Deeply Virtual Exclusive Processes and Generalized Parton Distributions

TL;DR

This paper discusses the experimental efforts at Jefferson Laboratory to image the internal structure of protons, neutrons, and nuclei using Generalized Parton Distributions (GPDs) through various Deeply Virtual Exclusive Scattering processes, supported by recent measurements and future upgrades.

Contribution

It presents new experimental data on Deeply Virtual Compton Scattering and vector meson production, highlighting the need for improved models and the importance of the 12 GeV upgrade for flavor-sensitive measurements.

Findings

Support for QCD factorization at Q^2 > 2 GeV^2

Sensitivity to quark angular momentum sum rule

Qualitative agreement with existing GPD models

Abstract

The goal of the comprehensive program in Deeply Virtual Exclusive Scattering at Jefferson Laboratory is to create transverse spatial images of quarks and gluons as a function of their longitudinal momentum fraction in the proton, the neutron, and in nuclei.
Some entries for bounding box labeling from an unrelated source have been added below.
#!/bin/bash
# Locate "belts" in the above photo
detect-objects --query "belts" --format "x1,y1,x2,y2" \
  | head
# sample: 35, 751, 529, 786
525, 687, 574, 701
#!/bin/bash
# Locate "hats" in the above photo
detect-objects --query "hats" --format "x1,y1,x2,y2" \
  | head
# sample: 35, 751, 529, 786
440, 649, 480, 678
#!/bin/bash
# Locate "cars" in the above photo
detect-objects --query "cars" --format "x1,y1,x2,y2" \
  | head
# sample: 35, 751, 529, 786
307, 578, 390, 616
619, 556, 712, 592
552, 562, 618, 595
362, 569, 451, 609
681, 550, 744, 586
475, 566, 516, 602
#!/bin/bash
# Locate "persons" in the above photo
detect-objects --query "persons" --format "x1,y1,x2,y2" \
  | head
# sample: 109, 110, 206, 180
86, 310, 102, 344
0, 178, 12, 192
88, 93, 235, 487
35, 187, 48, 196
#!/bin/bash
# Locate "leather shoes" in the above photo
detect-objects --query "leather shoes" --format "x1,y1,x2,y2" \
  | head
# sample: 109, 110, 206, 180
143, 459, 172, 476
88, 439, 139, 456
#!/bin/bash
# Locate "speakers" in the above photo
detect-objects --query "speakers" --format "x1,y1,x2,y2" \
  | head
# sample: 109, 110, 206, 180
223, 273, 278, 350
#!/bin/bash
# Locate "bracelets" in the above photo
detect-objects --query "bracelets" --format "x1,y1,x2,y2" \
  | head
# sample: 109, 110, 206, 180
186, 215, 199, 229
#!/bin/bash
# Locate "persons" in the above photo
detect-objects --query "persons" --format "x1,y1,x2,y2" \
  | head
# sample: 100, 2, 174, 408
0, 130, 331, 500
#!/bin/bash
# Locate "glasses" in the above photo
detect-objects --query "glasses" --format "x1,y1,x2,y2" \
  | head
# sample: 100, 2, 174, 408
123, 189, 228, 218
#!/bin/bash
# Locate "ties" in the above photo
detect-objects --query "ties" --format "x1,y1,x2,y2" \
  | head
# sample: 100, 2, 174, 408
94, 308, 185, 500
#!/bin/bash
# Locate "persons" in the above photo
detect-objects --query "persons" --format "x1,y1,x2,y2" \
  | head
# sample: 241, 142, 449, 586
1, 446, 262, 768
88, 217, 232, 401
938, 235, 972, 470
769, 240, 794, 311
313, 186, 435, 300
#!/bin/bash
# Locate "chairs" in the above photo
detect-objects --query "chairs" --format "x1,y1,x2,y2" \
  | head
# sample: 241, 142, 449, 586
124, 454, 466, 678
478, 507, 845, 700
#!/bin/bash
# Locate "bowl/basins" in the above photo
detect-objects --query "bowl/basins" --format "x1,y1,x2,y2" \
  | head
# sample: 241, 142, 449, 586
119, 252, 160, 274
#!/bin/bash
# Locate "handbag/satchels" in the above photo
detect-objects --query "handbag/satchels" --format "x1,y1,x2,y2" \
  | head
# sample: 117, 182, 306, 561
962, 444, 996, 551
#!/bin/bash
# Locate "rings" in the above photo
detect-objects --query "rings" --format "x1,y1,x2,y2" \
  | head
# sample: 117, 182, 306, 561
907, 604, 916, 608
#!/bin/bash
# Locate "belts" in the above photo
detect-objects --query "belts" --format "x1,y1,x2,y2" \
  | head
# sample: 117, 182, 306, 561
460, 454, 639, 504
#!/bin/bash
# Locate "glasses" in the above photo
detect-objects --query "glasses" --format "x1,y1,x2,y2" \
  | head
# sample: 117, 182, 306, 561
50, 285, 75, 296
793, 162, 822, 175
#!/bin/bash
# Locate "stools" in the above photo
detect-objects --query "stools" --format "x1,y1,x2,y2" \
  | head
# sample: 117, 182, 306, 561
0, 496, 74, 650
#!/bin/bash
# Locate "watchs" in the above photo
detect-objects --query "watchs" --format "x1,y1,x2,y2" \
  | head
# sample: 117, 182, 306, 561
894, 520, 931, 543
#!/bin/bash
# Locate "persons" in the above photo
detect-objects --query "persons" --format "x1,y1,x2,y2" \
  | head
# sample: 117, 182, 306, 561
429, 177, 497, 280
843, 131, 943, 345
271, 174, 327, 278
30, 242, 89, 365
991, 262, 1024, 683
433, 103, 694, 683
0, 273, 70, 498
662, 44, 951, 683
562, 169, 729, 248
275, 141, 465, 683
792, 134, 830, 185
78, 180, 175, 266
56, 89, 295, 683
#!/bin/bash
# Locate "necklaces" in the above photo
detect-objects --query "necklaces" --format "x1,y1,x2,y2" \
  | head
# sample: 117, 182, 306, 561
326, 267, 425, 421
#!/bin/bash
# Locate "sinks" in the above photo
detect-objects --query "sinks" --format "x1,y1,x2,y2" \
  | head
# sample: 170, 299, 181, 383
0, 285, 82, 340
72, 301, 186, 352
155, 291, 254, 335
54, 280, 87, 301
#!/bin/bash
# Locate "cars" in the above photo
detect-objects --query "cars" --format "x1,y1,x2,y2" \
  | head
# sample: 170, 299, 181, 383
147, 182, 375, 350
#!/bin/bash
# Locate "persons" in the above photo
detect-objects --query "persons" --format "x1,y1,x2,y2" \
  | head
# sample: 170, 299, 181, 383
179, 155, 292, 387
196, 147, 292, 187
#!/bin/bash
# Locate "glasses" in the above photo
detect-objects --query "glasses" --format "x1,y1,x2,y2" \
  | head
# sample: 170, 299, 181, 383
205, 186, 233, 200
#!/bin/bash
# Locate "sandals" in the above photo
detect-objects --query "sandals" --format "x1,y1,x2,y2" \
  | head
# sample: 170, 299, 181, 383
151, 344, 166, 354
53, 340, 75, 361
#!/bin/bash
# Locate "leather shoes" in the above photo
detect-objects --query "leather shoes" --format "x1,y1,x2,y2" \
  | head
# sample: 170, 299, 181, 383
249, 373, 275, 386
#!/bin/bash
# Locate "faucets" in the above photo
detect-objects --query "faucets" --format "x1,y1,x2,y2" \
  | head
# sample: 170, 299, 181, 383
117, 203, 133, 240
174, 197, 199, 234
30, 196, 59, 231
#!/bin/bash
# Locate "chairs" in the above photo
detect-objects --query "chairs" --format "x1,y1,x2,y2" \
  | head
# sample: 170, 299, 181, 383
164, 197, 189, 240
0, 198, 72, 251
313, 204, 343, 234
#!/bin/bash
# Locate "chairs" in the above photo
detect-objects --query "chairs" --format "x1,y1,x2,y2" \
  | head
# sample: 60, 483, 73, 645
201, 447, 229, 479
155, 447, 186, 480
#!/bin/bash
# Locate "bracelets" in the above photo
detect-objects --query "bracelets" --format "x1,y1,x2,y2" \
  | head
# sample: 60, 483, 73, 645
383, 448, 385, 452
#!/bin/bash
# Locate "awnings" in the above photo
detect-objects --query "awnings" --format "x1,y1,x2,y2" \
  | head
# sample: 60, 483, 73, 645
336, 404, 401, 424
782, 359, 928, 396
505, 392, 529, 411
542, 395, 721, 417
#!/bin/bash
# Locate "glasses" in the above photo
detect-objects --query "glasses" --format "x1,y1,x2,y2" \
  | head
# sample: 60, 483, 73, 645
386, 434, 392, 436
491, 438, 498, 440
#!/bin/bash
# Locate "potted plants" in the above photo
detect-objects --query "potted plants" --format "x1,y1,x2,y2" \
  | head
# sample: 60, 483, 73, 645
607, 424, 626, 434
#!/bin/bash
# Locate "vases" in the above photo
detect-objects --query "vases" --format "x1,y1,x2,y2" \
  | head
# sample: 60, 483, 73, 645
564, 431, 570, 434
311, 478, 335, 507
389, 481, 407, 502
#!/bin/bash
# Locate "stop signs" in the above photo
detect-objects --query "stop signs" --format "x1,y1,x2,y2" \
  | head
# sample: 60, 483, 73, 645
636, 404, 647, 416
These functions are the Generalized Parton Distributions (GPDs) of the target nucleus. Cross section measurements of the Deeply Virtual Compton Scattering (DVCS) reaction {ep -> ep \gamma} in Hall A support the QCD factorization of the scattering amplitude for Q^2 > 2 GeV^2. Quasi-free neutron-DVCS measurements on the Deuteron indicate sensitivity to the quark angular momentum sum rule. Fully exclusive H(e,e' p\gamma) measurements have been made in a wide kinematic range in CLAS with polarized beam, and with both unpolarized and longitudinally polarized targets. Existing models are qualitatively consistent with the JLab data, but there is a clear need for less constrained models. Deeply virtual vector meson production is studied in CLAS. The 12 GeV upgrade will be essential for these channels. The {\rho} and {\omega} channels reactions offer the prospect of flavor sensitivity to the quark GPDs, while the {\phi}-production channel is dominated by the gluon distribution.